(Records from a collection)
※ ※ ※
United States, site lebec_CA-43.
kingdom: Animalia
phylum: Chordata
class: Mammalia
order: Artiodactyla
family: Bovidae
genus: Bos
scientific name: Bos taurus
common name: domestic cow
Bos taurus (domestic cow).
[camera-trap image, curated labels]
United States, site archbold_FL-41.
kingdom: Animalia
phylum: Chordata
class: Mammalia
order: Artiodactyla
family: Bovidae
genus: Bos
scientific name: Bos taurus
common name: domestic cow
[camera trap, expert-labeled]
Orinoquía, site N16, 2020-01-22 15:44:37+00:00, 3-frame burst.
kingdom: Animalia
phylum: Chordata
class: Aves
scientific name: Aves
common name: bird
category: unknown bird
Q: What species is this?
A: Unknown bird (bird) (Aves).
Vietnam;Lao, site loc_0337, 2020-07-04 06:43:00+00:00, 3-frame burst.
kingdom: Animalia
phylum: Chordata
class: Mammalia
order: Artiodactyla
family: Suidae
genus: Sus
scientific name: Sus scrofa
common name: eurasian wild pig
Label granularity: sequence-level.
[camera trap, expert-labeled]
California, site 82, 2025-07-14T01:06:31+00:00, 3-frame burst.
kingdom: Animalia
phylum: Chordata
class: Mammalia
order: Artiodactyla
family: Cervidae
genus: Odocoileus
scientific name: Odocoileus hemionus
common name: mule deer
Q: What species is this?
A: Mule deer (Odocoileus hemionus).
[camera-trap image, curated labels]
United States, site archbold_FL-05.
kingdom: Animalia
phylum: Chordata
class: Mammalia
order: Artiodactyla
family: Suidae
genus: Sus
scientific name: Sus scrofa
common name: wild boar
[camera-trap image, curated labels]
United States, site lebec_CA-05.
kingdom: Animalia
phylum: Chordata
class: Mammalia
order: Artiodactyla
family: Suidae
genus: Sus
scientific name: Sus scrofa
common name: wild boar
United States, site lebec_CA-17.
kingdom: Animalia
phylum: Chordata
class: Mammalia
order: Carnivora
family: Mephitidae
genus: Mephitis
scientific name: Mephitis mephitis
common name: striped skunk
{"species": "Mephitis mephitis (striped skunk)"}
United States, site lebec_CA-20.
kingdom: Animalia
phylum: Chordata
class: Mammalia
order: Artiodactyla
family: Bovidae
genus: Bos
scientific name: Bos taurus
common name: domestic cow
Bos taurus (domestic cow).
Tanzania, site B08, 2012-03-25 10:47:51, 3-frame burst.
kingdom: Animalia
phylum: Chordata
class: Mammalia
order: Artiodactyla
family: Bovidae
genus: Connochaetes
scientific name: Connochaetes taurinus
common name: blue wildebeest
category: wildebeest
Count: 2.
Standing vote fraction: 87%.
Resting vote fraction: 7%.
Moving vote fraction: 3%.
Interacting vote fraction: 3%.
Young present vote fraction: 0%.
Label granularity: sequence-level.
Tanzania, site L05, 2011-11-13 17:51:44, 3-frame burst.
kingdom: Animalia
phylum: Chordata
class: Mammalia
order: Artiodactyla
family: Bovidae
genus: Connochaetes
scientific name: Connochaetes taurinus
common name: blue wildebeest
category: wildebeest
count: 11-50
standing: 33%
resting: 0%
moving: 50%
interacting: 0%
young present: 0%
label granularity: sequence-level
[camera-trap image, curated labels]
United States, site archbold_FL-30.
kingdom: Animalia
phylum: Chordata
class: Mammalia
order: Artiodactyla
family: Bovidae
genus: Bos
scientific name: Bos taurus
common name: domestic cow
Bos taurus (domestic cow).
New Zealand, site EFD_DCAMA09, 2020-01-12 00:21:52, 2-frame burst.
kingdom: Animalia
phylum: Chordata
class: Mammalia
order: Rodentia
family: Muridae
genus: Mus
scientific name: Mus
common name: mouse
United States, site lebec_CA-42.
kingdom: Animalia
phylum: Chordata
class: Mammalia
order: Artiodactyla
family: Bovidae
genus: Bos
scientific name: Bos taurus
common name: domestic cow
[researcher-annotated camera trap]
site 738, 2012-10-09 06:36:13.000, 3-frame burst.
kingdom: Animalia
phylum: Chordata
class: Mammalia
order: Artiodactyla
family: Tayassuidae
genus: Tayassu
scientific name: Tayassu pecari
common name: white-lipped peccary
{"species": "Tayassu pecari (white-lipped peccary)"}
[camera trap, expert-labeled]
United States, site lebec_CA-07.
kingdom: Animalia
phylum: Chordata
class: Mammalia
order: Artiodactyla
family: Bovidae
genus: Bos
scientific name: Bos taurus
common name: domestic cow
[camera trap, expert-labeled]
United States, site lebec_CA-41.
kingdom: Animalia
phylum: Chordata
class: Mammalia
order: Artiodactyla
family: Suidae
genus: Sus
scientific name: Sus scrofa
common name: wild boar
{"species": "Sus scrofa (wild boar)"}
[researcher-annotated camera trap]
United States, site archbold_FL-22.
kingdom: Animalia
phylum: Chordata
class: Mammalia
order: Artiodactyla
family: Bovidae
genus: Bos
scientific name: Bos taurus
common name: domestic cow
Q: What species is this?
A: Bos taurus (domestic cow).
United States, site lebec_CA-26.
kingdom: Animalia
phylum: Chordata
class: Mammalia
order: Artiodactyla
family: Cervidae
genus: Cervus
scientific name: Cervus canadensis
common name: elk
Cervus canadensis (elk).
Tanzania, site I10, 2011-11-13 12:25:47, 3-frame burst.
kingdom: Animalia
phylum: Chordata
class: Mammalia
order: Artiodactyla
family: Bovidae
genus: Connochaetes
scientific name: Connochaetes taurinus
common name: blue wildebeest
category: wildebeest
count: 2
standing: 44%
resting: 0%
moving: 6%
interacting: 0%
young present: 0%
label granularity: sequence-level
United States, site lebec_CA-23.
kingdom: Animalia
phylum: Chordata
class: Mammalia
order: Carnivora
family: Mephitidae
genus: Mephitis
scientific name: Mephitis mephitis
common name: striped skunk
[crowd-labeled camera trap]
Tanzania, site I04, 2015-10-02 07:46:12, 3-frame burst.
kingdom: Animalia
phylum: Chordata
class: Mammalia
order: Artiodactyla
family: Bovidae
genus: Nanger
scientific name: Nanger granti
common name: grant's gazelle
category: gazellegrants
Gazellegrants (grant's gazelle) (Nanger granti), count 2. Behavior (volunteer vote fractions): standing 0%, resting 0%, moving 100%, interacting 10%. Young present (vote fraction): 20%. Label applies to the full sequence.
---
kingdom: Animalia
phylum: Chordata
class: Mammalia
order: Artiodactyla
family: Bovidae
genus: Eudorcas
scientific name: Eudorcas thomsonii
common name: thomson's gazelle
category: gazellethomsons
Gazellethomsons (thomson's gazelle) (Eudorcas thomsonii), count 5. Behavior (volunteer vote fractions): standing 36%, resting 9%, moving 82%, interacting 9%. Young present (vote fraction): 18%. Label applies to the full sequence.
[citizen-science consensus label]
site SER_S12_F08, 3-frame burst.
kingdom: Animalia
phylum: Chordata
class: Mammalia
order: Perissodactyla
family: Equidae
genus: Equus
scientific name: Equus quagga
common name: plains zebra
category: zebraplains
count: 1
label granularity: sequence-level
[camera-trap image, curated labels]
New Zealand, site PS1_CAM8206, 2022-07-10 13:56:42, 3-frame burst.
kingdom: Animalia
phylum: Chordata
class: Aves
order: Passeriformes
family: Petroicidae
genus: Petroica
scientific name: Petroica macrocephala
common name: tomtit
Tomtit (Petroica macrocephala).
※ ※ ※
All of the data must be returned exactly.

United States, site lebec_CA-43.
kingdom: Animalia
phylum: Chordata
class: Mammalia
order: Artiodactyla
family: Bovidae
genus: Bos
scientific name: Bos taurus
common name: domestic cow
Bos taurus (domestic cow).
[camera-trap image, curated labels]
United States, site archbold_FL-41.
kingdom: Animalia
phylum: Chordata
class: Mammalia
order: Artiodactyla
family: Bovidae
genus: Bos
scientific name: Bos taurus
common name: domestic cow
[camera trap, expert-labeled]
Orinoquía, site N16, 2020-01-22 15:44:37+00:00, 3-frame burst.
kingdom: Animalia
phylum: Chordata
class: Aves
scientific name: Aves
common name: bird
category: unknown bird
Q: What species is this?
A: Unknown bird (bird) (Aves).
Vietnam;Lao, site loc_0337, 2020-07-04 06:43:00+00:00, 3-frame burst.
kingdom: Animalia
phylum: Chordata
class: Mammalia
order: Artiodactyla
family: Suidae
genus: Sus
scientific name: Sus scrofa
common name: eurasian wild pig
Label granularity: sequence-level.
[camera trap, expert-labeled]
California, site 82, 2025-07-14T01:06:31+00:00, 3-frame burst.
kingdom: Animalia
phylum: Chordata
class: Mammalia
order: Artiodactyla
family: Cervidae
genus: Odocoileus
scientific name: Odocoileus hemionus
common name: mule deer
Q: What species is this?
A: Mule deer (Odocoileus hemionus).
[camera-trap image, curated labels]
United States, site archbold_FL-05.
kingdom: Animalia
phylum: Chordata
class: Mammalia
order: Artiodactyla
family: Suidae
genus: Sus
scientific name: Sus scrofa
common name: wild boar
[camera-trap image, curated labels]
United States, site lebec_CA-05.
kingdom: Animalia
phylum: Chordata
class: Mammalia
order: Artiodactyla
family: Suidae
genus: Sus
scientific name: Sus scrofa
common name: wild boar
United States, site lebec_CA-17.
kingdom: Animalia
phylum: Chordata
class: Mammalia
order: Carnivora
family: Mephitidae
genus: Mephitis
scientific name: Mephitis mephitis
common name: striped skunk
{"species": "Mephitis mephitis (striped skunk)"}
United States, site lebec_CA-20.
kingdom: Animalia
phylum: Chordata
class: Mammalia
order: Artiodactyla
family: Bovidae
genus: Bos
scientific name: Bos taurus
common name: domestic cow
Bos taurus (domestic cow).
Tanzania, site B08, 2012-03-25 10:47:51, 3-frame burst.
kingdom: Animalia
phylum: Chordata
class: Mammalia
order: Artiodactyla
family: Bovidae
genus: Connochaetes
scientific name: Connochaetes taurinus
common name: blue wildebeest
category: wildebeest
Count: 2.
Standing vote fraction: 87%.
Resting vote fraction: 7%.
Moving vote fraction: 3%.
Interacting vote fraction: 3%.
Young present vote fraction: 0%.
Label granularity: sequence-level.
Tanzania, site L05, 2011-11-13 17:51:44, 3-frame burst.
kingdom: Animalia
phylum: Chordata
class: Mammalia
order: Artiodactyla
family: Bovidae
genus: Connochaetes
scientific name: Connochaetes taurinus
common name: blue wildebeest
category: wildebeest
count: 11-50
standing: 33%
resting: 0%
moving: 50%
interacting: 0%
young present: 0%
label granularity: sequence-level
[camera-trap image, curated labels]
United States, site archbold_FL-30.
kingdom: Animalia
phylum: Chordata
class: Mammalia
order: Artiodactyla
family: Bovidae
genus: Bos
scientific name: Bos taurus
common name: domestic cow
Bos taurus (domestic cow).
New Zealand, site EFD_DCAMA09, 2020-01-12 00:21:52, 2-frame burst.
kingdom: Animalia
phylum: Chordata
class: Mammalia
order: Rodentia
family: Muridae
genus: Mus
scientific name: Mus
common name: mouse
United States, site lebec_CA-42.
kingdom: Animalia
phylum: Chordata
class: Mammalia
order: Artiodactyla
family: Bovidae
genus: Bos
scientific name: Bos taurus
common name: domestic cow
[researcher-annotated camera trap]
site 738, 2012-10-09 06:36:13.000, 3-frame burst.
kingdom: Animalia
phylum: Chordata
class: Mammalia
order: Artiodactyla
family: Tayassuidae
genus: Tayassu
scientific name: Tayassu pecari
common name: white-lipped peccary
{"species": "Tayassu pecari (white-lipped peccary)"}
[camera trap, expert-labeled]
United States, site lebec_CA-07.
kingdom: Animalia
phylum: Chordata
class: Mammalia
order: Artiodactyla
family: Bovidae
genus: Bos
scientific name: Bos taurus
common name: domestic cow
[camera trap, expert-labeled]
United States, site lebec_CA-41.
kingdom: Animalia
phylum: Chordata
class: Mammalia
order: Artiodactyla
family: Suidae
genus: Sus
scientific name: Sus scrofa
common name: wild boar
{"species": "Sus scrofa (wild boar)"}
[researcher-annotated camera trap]
United States, site archbold_FL-22.
kingdom: Animalia
phylum: Chordata
class: Mammalia
order: Artiodactyla
family: Bovidae
genus: Bos
scientific name: Bos taurus
common name: domestic cow
Q: What species is this?
A: Bos taurus (domestic cow).
United States, site lebec_CA-26.
kingdom: Animalia
phylum: Chordata
class: Mammalia
order: Artiodactyla
family: Cervidae
genus: Cervus
scientific name: Cervus canadensis
common name: elk
Cervus canadensis (elk).
Tanzania, site I10, 2011-11-13 12:25:47, 3-frame burst.
kingdom: Animalia
phylum: Chordata
class: Mammalia
order: Artiodactyla
family: Bovidae
genus: Connochaetes
scientific name: Connochaetes taurinus
common name: blue wildebeest
category: wildebeest
count: 2
standing: 44%
resting: 0%
moving: 6%
interacting: 0%
young present: 0%
label granularity: sequence-level
United States, site lebec_CA-23.
kingdom: Animalia
phylum: Chordata
class: Mammalia
order: Carnivora
family: Mephitidae
genus: Mephitis
scientific name: Mephitis mephitis
common name: striped skunk
[crowd-labeled camera trap]
Tanzania, site I04, 2015-10-02 07:46:12, 3-frame burst.
kingdom: Animalia
phylum: Chordata
class: Mammalia
order: Artiodactyla
family: Bovidae
genus: Nanger
scientific name: Nanger granti
common name: grant's gazelle
category: gazellegrants
Gazellegrants (grant's gazelle) (Nanger granti), count 2. Behavior (volunteer vote fractions): standing 0%, resting 0%, moving 100%, interacting 10%. Young present (vote fraction): 20%. Label applies to the full sequence.
---
kingdom: Animalia
phylum: Chordata
class: Mammalia
order: Artiodactyla
family: Bovidae
genus: Eudorcas
scientific name: Eudorcas thomsonii
common name: thomson's gazelle
category: gazellethomsons
Gazellethomsons (thomson's gazelle) (Eudorcas thomsonii), count 5. Behavior (volunteer vote fractions): standing 36%, resting 9%, moving 82%, interacting 9%. Young present (vote fraction): 18%. Label applies to the full sequence.
[citizen-science consensus label]
site SER_S12_F08, 3-frame burst.
kingdom: Animalia
phylum: Chordata
class: Mammalia
order: Perissodactyla
family: Equidae
genus: Equus
scientific name: Equus quagga
common name: plains zebra
category: zebraplains
count: 1
label granularity: sequence-level
[camera-trap image, curated labels]
New Zealand, site PS1_CAM8206, 2022-07-10 13:56:42, 3-frame burst.
kingdom: Animalia
phylum: Chordata
class: Aves
order: Passeriformes
family: Petroicidae
genus: Petroica
scientific name: Petroica macrocephala
common name: tomtit
Tomtit (Petroica macrocephala).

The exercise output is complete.